Devil In Disguise

Taz the Tasmanian Devil

Working at the County facility, I come in contact with prisoners regularly.  We have a very active telemedicine service that is connected with most all of the prisons in the New York state system.  We get several telemedicine connections a shift where we evaluate prisoners for a variety of complaints such as chest pain, sports injuries, falls, seizures, etc.  We can give some medical direction to the nurses in the infirmary, and we decide if and where a prisoner will transfer to if they need more definitive care.

A lot of those prisoners come through our emergency department.  We also get a number of patients from the city jail holding center.  Most of the time, those patients are trying to prolong their impending incarceration for as long as possible by complaining of chest pain, shortness of breath, abdominal pain, faking seizures, etc.

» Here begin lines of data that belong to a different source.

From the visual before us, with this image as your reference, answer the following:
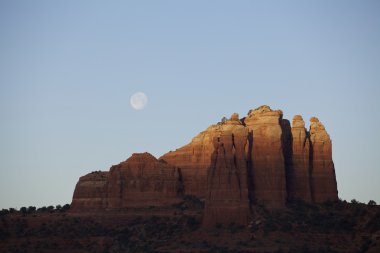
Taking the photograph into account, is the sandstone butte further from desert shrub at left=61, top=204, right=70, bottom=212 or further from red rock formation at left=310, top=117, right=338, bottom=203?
desert shrub at left=61, top=204, right=70, bottom=212

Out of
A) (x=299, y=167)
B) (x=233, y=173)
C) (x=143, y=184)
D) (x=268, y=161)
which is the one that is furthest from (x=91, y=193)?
(x=299, y=167)

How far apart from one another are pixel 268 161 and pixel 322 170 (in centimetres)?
969

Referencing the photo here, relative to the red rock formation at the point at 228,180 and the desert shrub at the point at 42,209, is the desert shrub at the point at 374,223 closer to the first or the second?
the red rock formation at the point at 228,180

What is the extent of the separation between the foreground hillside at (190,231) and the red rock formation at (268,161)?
2474mm

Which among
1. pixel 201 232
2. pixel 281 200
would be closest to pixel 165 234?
pixel 201 232

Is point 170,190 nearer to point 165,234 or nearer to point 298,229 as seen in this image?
point 165,234

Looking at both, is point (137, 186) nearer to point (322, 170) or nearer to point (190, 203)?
point (190, 203)

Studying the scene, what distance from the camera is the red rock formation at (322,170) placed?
526 feet

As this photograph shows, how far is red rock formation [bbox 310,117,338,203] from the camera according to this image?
160 m

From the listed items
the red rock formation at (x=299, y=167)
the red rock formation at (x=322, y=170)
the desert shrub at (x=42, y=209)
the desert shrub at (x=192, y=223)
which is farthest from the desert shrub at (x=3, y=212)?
the red rock formation at (x=322, y=170)

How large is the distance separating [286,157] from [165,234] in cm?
2034

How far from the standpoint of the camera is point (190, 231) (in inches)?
6097

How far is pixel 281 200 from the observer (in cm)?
15512

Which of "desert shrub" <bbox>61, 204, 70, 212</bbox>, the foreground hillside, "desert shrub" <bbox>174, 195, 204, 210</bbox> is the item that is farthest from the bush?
"desert shrub" <bbox>61, 204, 70, 212</bbox>
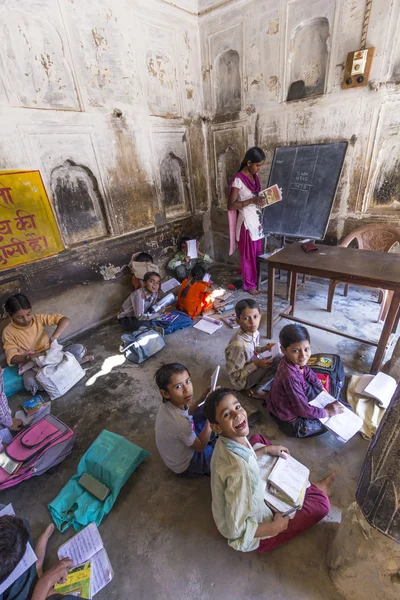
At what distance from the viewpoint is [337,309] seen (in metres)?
4.05

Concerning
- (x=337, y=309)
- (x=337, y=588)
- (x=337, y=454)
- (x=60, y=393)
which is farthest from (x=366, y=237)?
(x=60, y=393)

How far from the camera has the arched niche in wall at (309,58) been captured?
Answer: 392 cm

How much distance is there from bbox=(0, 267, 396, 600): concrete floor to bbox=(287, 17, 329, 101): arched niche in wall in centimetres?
379

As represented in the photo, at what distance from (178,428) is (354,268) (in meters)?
2.25

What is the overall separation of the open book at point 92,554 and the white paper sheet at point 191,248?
165 inches

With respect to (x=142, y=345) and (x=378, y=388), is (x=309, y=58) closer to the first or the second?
(x=378, y=388)

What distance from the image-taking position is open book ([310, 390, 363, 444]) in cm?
213

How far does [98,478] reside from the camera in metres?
2.07

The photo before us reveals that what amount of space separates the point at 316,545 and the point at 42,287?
12.6 ft

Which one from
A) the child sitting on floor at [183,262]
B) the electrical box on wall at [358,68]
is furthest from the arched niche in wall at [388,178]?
the child sitting on floor at [183,262]

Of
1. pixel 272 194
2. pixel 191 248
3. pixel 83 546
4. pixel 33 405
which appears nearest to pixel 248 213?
pixel 272 194

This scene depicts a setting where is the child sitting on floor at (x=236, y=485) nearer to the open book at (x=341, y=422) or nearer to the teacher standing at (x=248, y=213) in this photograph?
the open book at (x=341, y=422)

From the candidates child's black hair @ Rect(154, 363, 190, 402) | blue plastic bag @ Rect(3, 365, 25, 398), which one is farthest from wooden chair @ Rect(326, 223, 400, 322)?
blue plastic bag @ Rect(3, 365, 25, 398)

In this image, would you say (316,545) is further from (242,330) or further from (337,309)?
(337,309)
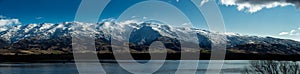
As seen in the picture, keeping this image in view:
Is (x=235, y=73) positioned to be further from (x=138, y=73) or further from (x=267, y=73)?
(x=267, y=73)

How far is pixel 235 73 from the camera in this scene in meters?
73.9

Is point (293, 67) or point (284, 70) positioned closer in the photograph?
point (284, 70)

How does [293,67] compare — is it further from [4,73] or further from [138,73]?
[4,73]

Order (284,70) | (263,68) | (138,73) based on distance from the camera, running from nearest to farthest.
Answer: (284,70) < (263,68) < (138,73)

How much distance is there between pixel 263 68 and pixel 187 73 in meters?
25.8

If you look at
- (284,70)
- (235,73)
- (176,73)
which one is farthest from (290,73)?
(176,73)

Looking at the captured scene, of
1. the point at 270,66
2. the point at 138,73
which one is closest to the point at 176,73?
the point at 138,73

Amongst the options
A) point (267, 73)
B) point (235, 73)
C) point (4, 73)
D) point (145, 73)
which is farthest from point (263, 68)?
point (4, 73)

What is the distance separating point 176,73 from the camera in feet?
254

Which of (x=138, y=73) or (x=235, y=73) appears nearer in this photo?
(x=235, y=73)

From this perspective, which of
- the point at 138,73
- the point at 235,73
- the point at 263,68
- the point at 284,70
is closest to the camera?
the point at 284,70

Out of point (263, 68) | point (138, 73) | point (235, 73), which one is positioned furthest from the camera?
point (138, 73)

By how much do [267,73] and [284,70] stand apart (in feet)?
8.80

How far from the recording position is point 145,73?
80000mm
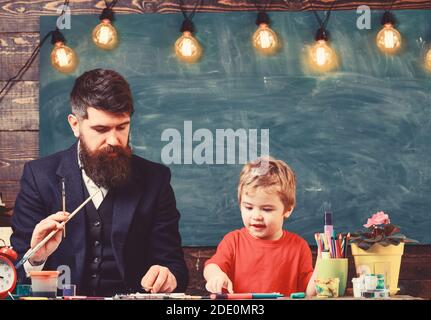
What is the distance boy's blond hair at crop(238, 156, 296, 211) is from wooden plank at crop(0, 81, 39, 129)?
994 mm

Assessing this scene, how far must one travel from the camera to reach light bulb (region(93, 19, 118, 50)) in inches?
152

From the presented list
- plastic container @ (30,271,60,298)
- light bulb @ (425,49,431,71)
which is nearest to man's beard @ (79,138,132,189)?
plastic container @ (30,271,60,298)

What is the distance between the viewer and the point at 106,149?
3775 mm

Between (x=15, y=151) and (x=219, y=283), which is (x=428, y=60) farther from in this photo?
(x=15, y=151)

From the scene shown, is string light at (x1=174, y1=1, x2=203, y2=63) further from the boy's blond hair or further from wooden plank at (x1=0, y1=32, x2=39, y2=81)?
wooden plank at (x1=0, y1=32, x2=39, y2=81)

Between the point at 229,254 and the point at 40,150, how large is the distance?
986 millimetres

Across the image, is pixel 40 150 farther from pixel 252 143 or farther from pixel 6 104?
pixel 252 143

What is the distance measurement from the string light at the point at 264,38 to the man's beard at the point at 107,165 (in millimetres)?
757

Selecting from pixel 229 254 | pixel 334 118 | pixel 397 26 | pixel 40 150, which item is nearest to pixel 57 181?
pixel 40 150

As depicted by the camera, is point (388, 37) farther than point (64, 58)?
No

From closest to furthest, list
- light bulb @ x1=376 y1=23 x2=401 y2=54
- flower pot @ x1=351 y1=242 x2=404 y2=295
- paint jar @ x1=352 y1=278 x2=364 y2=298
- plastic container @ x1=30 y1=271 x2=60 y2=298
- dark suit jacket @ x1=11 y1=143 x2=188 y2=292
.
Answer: plastic container @ x1=30 y1=271 x2=60 y2=298 < paint jar @ x1=352 y1=278 x2=364 y2=298 < flower pot @ x1=351 y1=242 x2=404 y2=295 < dark suit jacket @ x1=11 y1=143 x2=188 y2=292 < light bulb @ x1=376 y1=23 x2=401 y2=54

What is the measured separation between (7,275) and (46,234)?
0.49m

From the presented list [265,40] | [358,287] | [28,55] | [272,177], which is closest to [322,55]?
[265,40]

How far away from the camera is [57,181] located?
377 centimetres
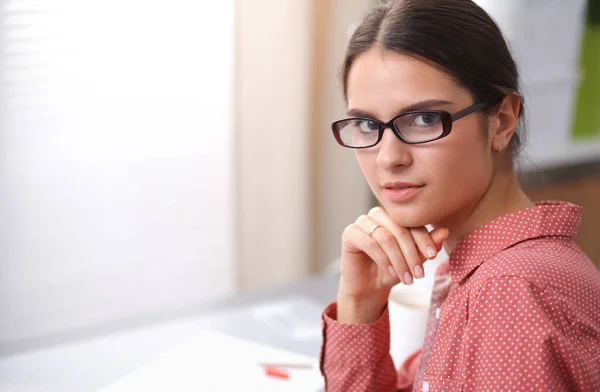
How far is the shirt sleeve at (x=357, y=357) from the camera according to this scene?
1236 mm

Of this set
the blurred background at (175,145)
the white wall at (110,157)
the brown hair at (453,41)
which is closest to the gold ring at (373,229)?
the brown hair at (453,41)

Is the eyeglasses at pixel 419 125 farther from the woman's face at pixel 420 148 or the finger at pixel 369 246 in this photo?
the finger at pixel 369 246

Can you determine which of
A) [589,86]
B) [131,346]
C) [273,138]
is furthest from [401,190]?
[589,86]

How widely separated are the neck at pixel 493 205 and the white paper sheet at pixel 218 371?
14.2 inches

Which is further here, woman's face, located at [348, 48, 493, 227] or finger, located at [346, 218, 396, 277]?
finger, located at [346, 218, 396, 277]

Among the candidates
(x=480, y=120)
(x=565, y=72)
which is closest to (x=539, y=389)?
(x=480, y=120)

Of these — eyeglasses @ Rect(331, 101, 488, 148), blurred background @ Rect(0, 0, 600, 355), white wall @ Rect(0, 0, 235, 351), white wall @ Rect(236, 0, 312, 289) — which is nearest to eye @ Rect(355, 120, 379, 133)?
eyeglasses @ Rect(331, 101, 488, 148)

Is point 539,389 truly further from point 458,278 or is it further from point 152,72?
point 152,72

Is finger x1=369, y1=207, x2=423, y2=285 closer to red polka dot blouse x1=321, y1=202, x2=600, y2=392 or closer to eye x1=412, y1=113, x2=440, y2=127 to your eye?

I never wanted to know what any of those prisoners had done.  I used to be curious.  A polite young man, covered in prison tattoos, showed you where he got hit on the side of the head with a pillowcase full of cans.  He converses pleasantly while I sew his ear and the side of his face back together.  You send him off with instructions and think maybe he’s in prison for something simple.  He stole a car.  Maybe a drug dealer.  Then you find out he killed someone, stuffed their body in a truck, dismembered it and spread it around several areas.  Yeah… now I just don’t want to know.  Let me deal with their medical issues and not think about anything else.

How do we manage to keep working a case objectively when faced with people who have committed such crimes?  I don’t know that I’ve ever had an ethical dilemma when it comes to treating the gang banger who just shot the innocent bystander and both are in the trauma rooms.  I don’t think twice about giving pain relief to the drunk driver with the broken arm who crashed into another car whose passengers are now rolling into the E.D.  You think about the trauma.  Fix what’s broken.

I thought about this recently as I gently cleaned the self-inflicted wounds on a murder suspect.  After they had described their actions in a chilling flat affect which left me knowing a hot shower and several glasses of wine would be required later that evening, I went back to the desk and sat staring at the patient chart.  What would I write?  What should I write?  After a few minutes of staring at the blank sheet I started, “Patient presents with… ”  Back to the medicine.  Back to a place where I could feel safe again.